At the same time, the advent of television made the tradition of movie-watching stick, due to the early Big Three networks (NBC, CBS, and ABC) rebroadcasting old films to fill airtime. This is how It’s a Wonderful Life became so synonymous with family viewing—it aired a ton over the nascent medium around late December when most people were stuck and snowed-in at home. Marshall McLuhan, a noted media scholar who infamously appeared in Annie Hall, said the medium was the message. And one key message of television was that you could stay in and enjoy movies from the comfort of your own home. As TV sets became a more common fixture in American homes, holidays movies became a more solid tradition.
3. Physical Media
In the ‘80s, with the rise of VCRs, this tradition became even more entrenched. You could watch Christmas Bloody Christmas whenever you wanted, not whenever the network wanted to broadcast it. Even if the mood struck in July, so be it. You had a VCR and thus the freedom to watch Christmas movies whenever you pleased. With the later arrival of DVDs, Blu-rays, and a myriad of streaming services, the at-home holiday movie watching tradition continues.. In fact, entire streaming networks have made the holidays their chief moneymakers.
4. The Internet
So, what is your favorite holiday must-watch? According to Newsweek, the most popular holiday movie in the United States is A Christmas Story, followed by Elf. My family reveres National Lampoon’s Christmas Vacation and The Muppet Christmas Carol (arguably the best film adaptation of Dickens, fight me) every single year. While A Christmas Story and Elf reign supreme with good reason, It’s A Wonderful Life, White Christmas, The Grinch Who Stole Christmas, Gremlins, Miracle on 34th Street, and of course Die Hard occupy similar spaces in many families.
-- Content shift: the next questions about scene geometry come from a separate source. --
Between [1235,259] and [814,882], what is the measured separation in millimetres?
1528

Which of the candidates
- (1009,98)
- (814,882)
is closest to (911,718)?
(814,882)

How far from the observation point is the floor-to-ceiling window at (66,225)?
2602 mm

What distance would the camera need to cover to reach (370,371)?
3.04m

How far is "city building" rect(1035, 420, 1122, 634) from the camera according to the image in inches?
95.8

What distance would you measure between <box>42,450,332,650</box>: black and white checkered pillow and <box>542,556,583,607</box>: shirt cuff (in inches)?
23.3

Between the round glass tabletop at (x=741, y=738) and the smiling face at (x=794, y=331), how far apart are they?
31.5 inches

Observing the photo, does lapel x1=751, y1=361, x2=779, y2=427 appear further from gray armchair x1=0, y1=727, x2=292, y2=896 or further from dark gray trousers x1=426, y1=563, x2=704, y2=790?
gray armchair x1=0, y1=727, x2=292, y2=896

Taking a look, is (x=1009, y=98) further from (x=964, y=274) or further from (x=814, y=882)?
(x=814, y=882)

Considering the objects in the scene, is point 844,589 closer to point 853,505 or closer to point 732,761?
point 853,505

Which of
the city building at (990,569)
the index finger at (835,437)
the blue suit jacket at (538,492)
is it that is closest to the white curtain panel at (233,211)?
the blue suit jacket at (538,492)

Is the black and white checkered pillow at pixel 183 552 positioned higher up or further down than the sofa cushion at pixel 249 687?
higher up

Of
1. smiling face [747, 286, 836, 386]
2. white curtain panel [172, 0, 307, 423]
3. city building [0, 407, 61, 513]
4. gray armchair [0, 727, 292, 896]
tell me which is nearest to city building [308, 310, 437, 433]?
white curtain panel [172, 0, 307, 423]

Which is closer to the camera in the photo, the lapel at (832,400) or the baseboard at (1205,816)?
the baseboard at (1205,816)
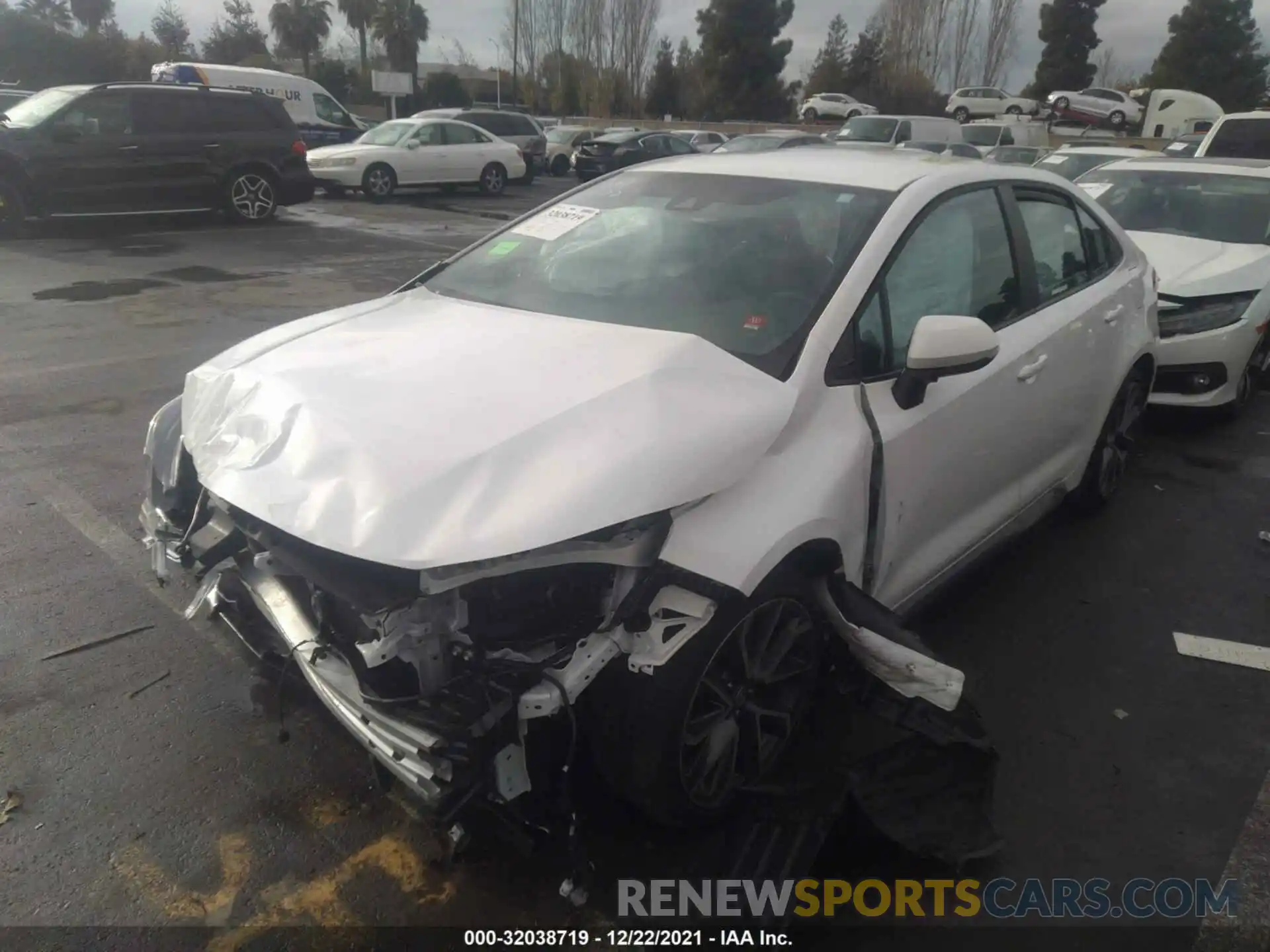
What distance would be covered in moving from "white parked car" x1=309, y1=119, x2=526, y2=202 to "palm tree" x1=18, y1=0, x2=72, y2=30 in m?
37.3

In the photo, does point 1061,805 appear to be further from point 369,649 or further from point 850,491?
point 369,649

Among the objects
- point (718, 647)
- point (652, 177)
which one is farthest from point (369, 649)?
point (652, 177)

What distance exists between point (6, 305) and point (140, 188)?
16.9 feet

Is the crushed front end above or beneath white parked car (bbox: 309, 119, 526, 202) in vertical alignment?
above

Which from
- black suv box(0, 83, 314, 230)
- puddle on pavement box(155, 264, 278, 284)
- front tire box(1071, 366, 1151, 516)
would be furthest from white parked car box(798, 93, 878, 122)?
front tire box(1071, 366, 1151, 516)

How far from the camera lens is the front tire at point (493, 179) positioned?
20.8m

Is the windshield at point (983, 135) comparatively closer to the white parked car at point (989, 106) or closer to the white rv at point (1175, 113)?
the white rv at point (1175, 113)

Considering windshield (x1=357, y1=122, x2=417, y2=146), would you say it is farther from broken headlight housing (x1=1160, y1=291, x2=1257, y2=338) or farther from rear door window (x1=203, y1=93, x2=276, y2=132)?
broken headlight housing (x1=1160, y1=291, x2=1257, y2=338)

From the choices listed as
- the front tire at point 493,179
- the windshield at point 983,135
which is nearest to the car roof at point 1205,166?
the front tire at point 493,179

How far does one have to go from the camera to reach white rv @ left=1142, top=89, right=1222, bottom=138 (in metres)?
32.7

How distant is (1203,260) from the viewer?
6.65 m

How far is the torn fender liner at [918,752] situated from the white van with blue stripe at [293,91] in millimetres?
18854

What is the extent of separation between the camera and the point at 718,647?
242 centimetres

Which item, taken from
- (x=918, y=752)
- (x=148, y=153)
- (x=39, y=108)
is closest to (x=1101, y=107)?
(x=148, y=153)
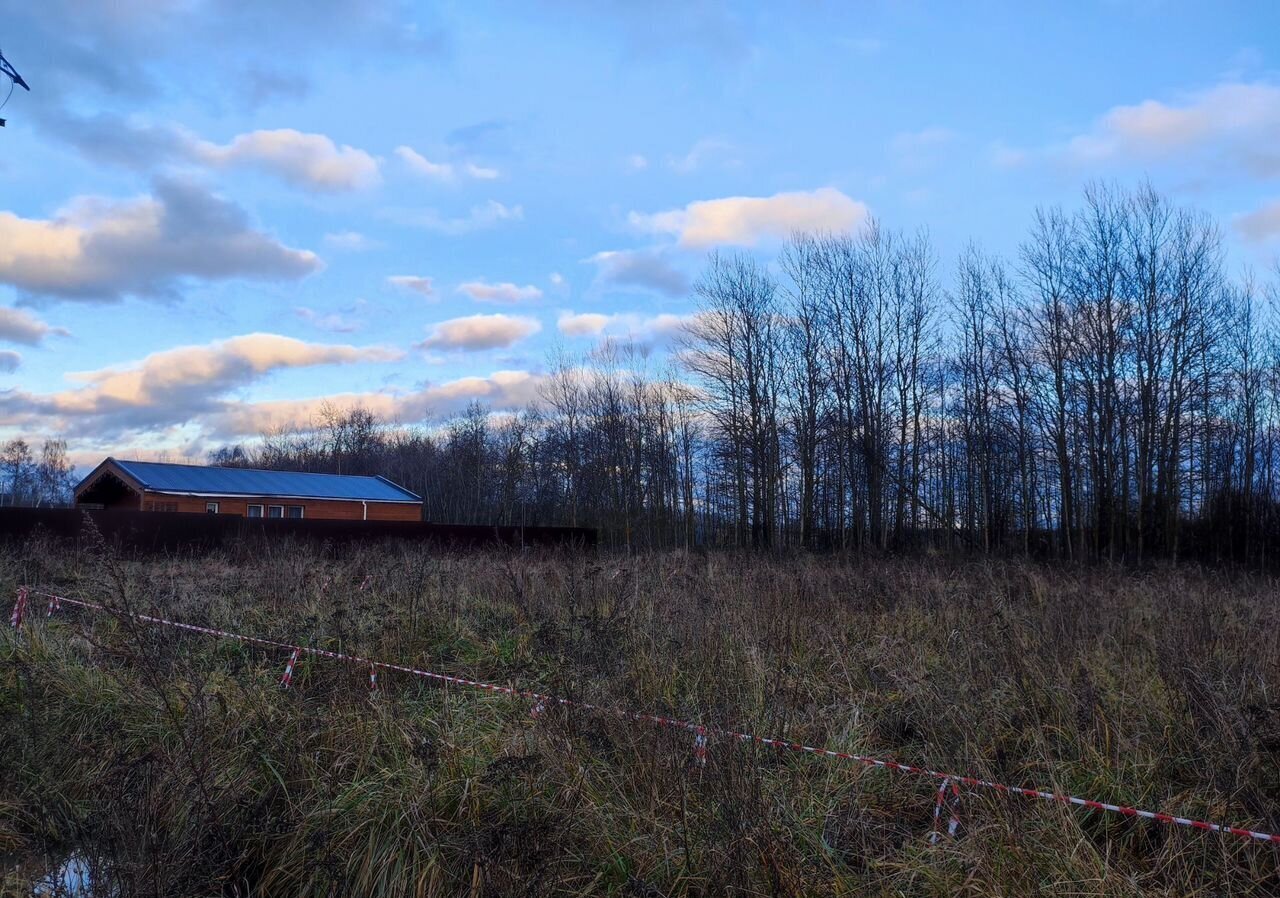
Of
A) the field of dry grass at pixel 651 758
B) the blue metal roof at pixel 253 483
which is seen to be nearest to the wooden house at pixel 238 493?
the blue metal roof at pixel 253 483

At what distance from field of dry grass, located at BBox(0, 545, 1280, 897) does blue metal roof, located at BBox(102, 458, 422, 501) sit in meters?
28.9

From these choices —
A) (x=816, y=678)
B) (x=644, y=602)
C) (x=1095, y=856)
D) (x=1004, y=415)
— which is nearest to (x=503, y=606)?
(x=644, y=602)

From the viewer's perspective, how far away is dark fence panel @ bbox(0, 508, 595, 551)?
19891 mm

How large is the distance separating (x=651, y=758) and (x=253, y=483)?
121 feet

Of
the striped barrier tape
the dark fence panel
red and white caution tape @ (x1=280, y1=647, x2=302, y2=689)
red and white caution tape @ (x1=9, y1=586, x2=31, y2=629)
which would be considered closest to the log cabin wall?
the dark fence panel

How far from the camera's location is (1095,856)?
3137mm

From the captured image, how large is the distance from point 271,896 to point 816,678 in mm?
4038

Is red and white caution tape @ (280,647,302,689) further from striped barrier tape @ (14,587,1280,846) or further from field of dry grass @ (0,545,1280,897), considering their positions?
striped barrier tape @ (14,587,1280,846)

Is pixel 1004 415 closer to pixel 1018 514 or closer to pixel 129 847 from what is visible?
pixel 1018 514

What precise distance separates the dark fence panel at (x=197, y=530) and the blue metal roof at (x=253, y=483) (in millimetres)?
11907

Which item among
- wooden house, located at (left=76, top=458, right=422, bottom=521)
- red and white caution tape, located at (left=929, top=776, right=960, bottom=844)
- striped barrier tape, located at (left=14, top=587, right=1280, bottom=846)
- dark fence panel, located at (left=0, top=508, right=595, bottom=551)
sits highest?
wooden house, located at (left=76, top=458, right=422, bottom=521)

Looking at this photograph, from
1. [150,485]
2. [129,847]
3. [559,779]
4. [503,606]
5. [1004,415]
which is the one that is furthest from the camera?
[150,485]

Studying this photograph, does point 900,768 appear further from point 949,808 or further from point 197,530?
point 197,530

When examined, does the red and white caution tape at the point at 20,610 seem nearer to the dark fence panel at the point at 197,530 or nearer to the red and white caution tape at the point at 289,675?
the red and white caution tape at the point at 289,675
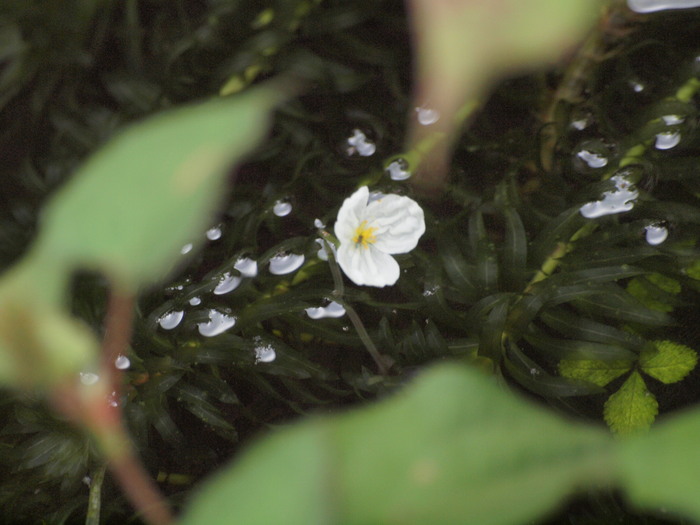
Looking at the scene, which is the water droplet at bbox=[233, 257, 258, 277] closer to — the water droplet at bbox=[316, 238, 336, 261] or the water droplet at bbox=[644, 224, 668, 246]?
the water droplet at bbox=[316, 238, 336, 261]

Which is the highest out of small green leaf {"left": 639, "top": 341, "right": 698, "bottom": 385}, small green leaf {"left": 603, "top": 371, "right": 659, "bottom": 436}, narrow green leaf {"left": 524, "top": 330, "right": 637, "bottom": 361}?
narrow green leaf {"left": 524, "top": 330, "right": 637, "bottom": 361}

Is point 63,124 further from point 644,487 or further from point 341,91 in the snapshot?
point 644,487

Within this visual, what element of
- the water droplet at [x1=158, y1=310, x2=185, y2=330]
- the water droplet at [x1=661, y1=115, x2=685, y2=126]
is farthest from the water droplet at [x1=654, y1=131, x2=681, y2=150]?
the water droplet at [x1=158, y1=310, x2=185, y2=330]

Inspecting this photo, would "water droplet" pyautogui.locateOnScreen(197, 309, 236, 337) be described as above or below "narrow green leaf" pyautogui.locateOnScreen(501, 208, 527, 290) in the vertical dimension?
above

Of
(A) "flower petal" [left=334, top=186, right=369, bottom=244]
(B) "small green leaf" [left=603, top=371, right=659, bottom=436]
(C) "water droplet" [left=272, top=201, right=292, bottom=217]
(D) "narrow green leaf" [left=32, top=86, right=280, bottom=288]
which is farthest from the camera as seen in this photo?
(C) "water droplet" [left=272, top=201, right=292, bottom=217]

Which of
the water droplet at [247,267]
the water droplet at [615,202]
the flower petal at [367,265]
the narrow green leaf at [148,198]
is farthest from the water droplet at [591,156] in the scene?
the narrow green leaf at [148,198]

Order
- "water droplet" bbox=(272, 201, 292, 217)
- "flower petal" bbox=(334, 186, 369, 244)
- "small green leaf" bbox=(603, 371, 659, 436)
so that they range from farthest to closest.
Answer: "water droplet" bbox=(272, 201, 292, 217) → "small green leaf" bbox=(603, 371, 659, 436) → "flower petal" bbox=(334, 186, 369, 244)
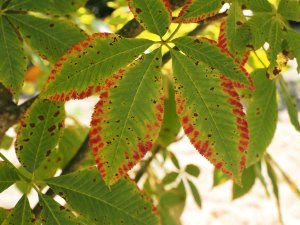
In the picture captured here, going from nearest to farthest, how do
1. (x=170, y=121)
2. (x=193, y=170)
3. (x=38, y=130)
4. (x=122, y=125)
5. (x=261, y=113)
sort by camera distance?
(x=122, y=125) → (x=38, y=130) → (x=261, y=113) → (x=170, y=121) → (x=193, y=170)

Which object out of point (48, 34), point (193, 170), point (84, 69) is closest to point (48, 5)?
point (48, 34)

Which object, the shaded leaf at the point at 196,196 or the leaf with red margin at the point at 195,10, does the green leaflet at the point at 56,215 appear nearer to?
the leaf with red margin at the point at 195,10

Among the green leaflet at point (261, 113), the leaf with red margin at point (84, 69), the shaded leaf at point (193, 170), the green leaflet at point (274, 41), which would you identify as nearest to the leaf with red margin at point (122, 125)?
the leaf with red margin at point (84, 69)

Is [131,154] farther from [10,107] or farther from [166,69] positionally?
[166,69]

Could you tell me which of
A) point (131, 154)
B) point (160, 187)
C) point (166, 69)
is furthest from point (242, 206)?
point (131, 154)

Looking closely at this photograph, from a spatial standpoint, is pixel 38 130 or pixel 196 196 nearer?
pixel 38 130

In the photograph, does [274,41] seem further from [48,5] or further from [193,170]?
[193,170]
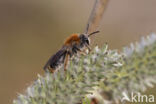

Unlike other cringey cultural practices from the 1950s, it seems destined that this ritual is here to stay and continues to evolve. Considering how easy it is to share login information, links, and files online, our ways of sharing movies with our loved ones is easier than ever. Our grandparents could only dream about the immediacy of movie watching these days. You simply tap some buttons and voila! Bad Santa is fired up and ready to play on your magical space phone. What’s next for the comfy cozy tradition of watching holiday movies? Only time will tell.